**JOBS:**
1. In the policy definitions below, which two events can set the Restatement Date, and which one counts?
2. Continue the policy definitions below from where they stop.

**SOURCE PASSAGE:**
++++
2.5“Financial Reporting Measures” means measures that are determined and presented in accordance with the accounting principles used in preparing the Company’s financial statements, and all other measures that are derived wholly or in part from such measures. Stock price and total shareholder return (and any measures that are derived wholly or in part from stock price or total shareholder return) shall, for purposes of this Policy, be considered Financial Reporting Measures. For the avoidance of doubt, a Financial Reporting Measure need not be presented in the Company’s financial statements or included in a filing with the SEC or the Spanish National Securities Market Commission (the “CNMV”).
2.6“Incentive-based Compensation” means any compensation (including, for the avoidance of doubt, any cash or equity or equity-based compensation) that is granted, earned or vested based wholly or in part upon the attainment of a Financial Reporting Measure.
2.7“Nasdaq” means The Nasdaq Stock Market.
2.8“Received” means any Incentive-based Compensation actually received or deemed to be received by an Executive Officer. Incentive-based Compensation shall be deemed be received in the Company’s fiscal period during which the Financial Reporting Measure specified in the Incentive-based Compensation award is attained, even if the payment or grant of the Incentive-based Compensation to the Executive Officer occurs after the end of that period. For example, if an amount is deemed received in 2024, but actually received in 2025, such amount shall be treated as Received under this definition only in 2024.
2.9“Restatement Date” means the earlier to occur of (1) the date the Company’s Board of Directors concludes, or reasonably should have concluded, that the Company is required to prepare an Accounting Restatement, or (2) the date a court, regulator or other legally authorized body directs the Company to prepare an Accounting Restatement.
++++
**COLLECTED MATERIAL:**
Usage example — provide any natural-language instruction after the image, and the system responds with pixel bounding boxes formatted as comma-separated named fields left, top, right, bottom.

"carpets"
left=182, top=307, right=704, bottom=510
++++
**ANSWERS FOR THE EXERCISE:**
1. The Restatement Date is whichever comes first: the date the Board of Directors concludes, or reasonably should have concluded, that an Accounting Restatement is required, or the date a court, regulator or other legally authorized body directs the Company to prepare one.

2.
2.10“Rules Effective Date” means October 2, 2023, the date on which the Rules become effective.
2.11“SEC” means the U.S. Securities and Exchange Commission.
3.DETERMINATION AND CALCULATION OF ERRONEOUSLY AWARDED COMPENSATION
3.1In the event of an Accounting Restatement, the Committee shall promptly determine if the amount of any Covered Compensation received by an Executive Officer (the “Awarded Compensation”) exceeds the amount of such Covered Compensation that would have otherwise been received by such Executive Officer if calculated based on the Accounting Restatement (the “Adjusted Compensation”). Any excess of the Awarded Compensation over the Adjusted Compensation, computed without regard to any taxes paid (such excess amount, the “Erroneously Awarded Compensation”), shall be recovered by the Company pursuant to section 4 of this Policy.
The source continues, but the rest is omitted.